The Danners argued that the bill would not extinguish any claims of the Kingdom; that it was federal law, dealing with the assets and problems of Native Hawaiians under an existing federal framework.
Jade Danner said she supported the reinstatement of the Kingdom of Hawai’i. But she argued that re-recognition of the kingdom was a long-term project that could take a century or more. When one Hawaiian elder suggested that “What we need is the blue hats (United Nations peacekeepers)” to come in and enforce Hawaiians’ rights, Danner said currently 75 percent of the “blue hats” were U.S. troops, and the U.S. was hardly likely to send them in to fight its own troops. A long-term campaign was needed, she said, to change the American peoples’ minds.
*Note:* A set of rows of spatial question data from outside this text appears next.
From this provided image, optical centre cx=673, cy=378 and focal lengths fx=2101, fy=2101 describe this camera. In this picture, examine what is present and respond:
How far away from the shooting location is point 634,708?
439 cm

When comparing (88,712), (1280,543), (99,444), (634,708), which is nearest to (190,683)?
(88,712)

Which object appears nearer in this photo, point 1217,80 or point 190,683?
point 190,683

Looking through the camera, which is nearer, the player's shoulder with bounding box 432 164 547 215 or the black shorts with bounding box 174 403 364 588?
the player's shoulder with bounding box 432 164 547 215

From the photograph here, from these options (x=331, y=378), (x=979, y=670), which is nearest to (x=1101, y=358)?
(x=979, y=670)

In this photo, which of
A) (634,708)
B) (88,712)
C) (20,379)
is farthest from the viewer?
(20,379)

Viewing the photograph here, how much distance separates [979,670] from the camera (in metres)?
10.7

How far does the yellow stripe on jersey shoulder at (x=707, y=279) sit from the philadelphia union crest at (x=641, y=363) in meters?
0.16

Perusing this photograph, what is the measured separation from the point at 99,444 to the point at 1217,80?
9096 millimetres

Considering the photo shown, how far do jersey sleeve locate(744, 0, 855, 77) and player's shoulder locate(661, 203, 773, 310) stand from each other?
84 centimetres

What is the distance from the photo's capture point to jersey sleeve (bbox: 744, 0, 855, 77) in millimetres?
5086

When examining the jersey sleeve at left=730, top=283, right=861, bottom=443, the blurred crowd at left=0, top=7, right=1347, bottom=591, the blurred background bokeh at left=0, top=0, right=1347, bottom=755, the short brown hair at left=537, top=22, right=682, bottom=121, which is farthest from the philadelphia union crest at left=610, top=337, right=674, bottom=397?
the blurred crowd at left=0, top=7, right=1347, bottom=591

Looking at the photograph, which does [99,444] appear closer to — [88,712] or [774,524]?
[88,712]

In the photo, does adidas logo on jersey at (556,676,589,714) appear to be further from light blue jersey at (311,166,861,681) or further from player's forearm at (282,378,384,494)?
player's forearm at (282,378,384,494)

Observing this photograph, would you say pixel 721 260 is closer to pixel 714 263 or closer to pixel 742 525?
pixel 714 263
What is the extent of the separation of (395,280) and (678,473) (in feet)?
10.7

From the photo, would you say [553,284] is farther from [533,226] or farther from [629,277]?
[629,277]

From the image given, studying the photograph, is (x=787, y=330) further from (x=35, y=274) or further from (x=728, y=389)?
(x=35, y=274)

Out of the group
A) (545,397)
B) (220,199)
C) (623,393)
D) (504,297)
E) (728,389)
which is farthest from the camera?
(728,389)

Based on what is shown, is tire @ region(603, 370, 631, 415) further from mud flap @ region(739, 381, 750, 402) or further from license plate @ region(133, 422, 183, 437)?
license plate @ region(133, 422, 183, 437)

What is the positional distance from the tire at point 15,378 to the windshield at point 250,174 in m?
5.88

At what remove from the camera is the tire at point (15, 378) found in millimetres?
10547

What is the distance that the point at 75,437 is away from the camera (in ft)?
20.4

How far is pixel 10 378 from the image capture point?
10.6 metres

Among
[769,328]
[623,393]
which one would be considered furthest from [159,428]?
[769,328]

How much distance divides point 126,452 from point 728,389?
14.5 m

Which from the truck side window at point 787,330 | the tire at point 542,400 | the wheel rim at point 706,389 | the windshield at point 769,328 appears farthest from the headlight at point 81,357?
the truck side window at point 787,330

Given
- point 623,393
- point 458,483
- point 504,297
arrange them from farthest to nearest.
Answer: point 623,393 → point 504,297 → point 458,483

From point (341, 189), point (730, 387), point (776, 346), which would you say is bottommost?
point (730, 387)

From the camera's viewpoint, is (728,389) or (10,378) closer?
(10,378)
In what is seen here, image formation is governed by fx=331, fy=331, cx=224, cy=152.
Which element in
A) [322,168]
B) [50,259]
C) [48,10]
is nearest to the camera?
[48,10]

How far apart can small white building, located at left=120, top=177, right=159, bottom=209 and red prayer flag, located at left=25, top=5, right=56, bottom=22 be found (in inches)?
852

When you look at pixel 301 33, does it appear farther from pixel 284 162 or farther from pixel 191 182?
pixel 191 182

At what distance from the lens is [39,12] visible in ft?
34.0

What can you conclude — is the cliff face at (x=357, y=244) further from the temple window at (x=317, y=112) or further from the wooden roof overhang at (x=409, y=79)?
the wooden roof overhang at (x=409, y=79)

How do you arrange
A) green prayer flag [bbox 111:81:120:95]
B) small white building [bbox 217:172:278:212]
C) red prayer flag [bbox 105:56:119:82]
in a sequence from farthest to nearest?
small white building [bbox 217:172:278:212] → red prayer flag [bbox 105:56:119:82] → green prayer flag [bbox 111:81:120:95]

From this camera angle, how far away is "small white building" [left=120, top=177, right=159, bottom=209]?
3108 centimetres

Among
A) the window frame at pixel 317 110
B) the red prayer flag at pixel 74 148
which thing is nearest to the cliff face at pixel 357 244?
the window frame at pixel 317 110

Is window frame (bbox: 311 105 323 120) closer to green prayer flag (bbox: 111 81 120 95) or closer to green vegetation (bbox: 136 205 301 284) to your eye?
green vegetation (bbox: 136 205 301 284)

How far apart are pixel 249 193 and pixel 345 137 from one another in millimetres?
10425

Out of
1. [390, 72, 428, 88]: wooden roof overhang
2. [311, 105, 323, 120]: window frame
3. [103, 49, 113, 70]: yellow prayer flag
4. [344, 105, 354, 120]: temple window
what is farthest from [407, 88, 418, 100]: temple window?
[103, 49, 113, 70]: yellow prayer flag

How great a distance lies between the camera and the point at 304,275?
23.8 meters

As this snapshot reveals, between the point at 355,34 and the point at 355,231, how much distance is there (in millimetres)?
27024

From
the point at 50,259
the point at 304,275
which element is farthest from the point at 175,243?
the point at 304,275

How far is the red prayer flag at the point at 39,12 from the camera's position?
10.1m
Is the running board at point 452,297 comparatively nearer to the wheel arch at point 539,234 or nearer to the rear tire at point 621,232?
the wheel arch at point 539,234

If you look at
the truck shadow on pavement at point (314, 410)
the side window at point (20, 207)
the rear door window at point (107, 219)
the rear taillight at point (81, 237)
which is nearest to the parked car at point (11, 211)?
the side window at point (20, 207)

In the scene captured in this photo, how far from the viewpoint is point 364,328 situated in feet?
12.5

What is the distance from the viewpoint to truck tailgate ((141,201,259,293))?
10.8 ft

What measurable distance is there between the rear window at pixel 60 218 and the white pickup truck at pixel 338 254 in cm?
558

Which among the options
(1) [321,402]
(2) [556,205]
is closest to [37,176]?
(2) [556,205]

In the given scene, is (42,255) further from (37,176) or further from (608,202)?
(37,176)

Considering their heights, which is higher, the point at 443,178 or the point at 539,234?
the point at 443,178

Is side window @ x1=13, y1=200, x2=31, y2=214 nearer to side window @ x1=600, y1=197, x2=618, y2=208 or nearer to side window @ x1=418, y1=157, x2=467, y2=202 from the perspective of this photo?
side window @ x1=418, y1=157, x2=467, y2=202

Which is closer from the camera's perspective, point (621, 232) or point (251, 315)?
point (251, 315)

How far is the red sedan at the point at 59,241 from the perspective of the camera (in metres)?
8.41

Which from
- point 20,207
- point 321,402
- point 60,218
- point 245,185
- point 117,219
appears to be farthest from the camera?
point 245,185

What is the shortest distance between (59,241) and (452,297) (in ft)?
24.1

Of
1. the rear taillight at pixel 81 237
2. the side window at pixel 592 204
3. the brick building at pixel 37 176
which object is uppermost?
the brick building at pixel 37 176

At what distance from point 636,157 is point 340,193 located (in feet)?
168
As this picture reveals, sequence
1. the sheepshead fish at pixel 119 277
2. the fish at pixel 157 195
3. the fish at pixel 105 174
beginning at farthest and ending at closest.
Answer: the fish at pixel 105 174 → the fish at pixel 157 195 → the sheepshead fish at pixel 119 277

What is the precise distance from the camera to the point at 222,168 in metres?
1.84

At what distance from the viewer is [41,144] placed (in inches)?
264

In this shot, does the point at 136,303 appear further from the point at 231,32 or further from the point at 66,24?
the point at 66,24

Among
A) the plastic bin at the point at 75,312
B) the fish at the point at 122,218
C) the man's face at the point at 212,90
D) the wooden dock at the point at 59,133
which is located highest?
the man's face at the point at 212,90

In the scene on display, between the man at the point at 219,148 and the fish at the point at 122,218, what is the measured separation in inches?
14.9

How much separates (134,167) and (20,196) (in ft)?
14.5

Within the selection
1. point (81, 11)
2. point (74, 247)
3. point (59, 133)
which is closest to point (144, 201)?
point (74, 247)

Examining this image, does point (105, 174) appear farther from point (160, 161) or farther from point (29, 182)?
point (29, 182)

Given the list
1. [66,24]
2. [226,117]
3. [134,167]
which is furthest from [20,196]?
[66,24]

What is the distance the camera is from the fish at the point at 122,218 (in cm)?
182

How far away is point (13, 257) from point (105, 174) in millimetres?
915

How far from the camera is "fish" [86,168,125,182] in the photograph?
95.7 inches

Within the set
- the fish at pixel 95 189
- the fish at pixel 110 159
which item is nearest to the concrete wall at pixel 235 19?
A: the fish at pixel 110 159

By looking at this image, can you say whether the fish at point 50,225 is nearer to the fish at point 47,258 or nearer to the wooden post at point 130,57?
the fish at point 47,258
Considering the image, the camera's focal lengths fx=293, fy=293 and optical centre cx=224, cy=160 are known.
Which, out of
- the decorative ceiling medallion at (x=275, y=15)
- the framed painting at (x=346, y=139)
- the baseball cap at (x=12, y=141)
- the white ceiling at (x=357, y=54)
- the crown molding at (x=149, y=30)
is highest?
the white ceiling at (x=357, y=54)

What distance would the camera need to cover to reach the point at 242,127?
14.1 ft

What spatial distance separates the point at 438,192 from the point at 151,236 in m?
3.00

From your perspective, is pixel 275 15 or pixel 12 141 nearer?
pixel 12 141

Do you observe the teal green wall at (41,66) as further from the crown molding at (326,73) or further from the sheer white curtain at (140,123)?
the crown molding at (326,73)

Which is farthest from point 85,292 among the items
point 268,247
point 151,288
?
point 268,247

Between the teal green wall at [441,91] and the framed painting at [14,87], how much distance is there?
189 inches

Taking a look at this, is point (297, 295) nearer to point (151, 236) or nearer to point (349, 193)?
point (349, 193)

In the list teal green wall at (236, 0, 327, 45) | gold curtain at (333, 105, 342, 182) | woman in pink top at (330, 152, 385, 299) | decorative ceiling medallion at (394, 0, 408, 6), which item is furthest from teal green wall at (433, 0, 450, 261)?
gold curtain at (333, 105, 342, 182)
In the mean time, she contended, Native Hawaiians could use the Akaka Bill to tackle problems such as the high rate of diabetes among their people, and give legal weight to their own customs, such as the reconciliation process of ho’oponopono.
She didn’t appear to win many converts.
“You’re actually allowing the perpetuity of an illegal system,” argued one sovereignty supporter.
“It’s just another form of capture,” said another of the Akaka Bill framework.
“It’s as though you’re creating a wholly separate government for a fictitious Hawaiian people,” said Gumapac.
“The people who are pushing this bill are trying to divide the Hawaiian people,” contended Rev. Ron Fujimoto, a non-Hawaiian who has worked for years with Hawaiian groups.
But others recognized that Hawaiians were already divided, and their internal conflicts were making them easier for outsiders to exploit.
“As long as we are as divided as we are, Congress is saying, hey, let us go….” said one elder. “There is a wealth of knowledge here. Let us come together as one common force.
But as the meeting broke up, that unity had yet to be achieved. Toward its end, when one Hawaiian corrected another about the origins of the Hawaiian flag, Ishibashi sighed.
“We can’t even get together on one flag,” he said.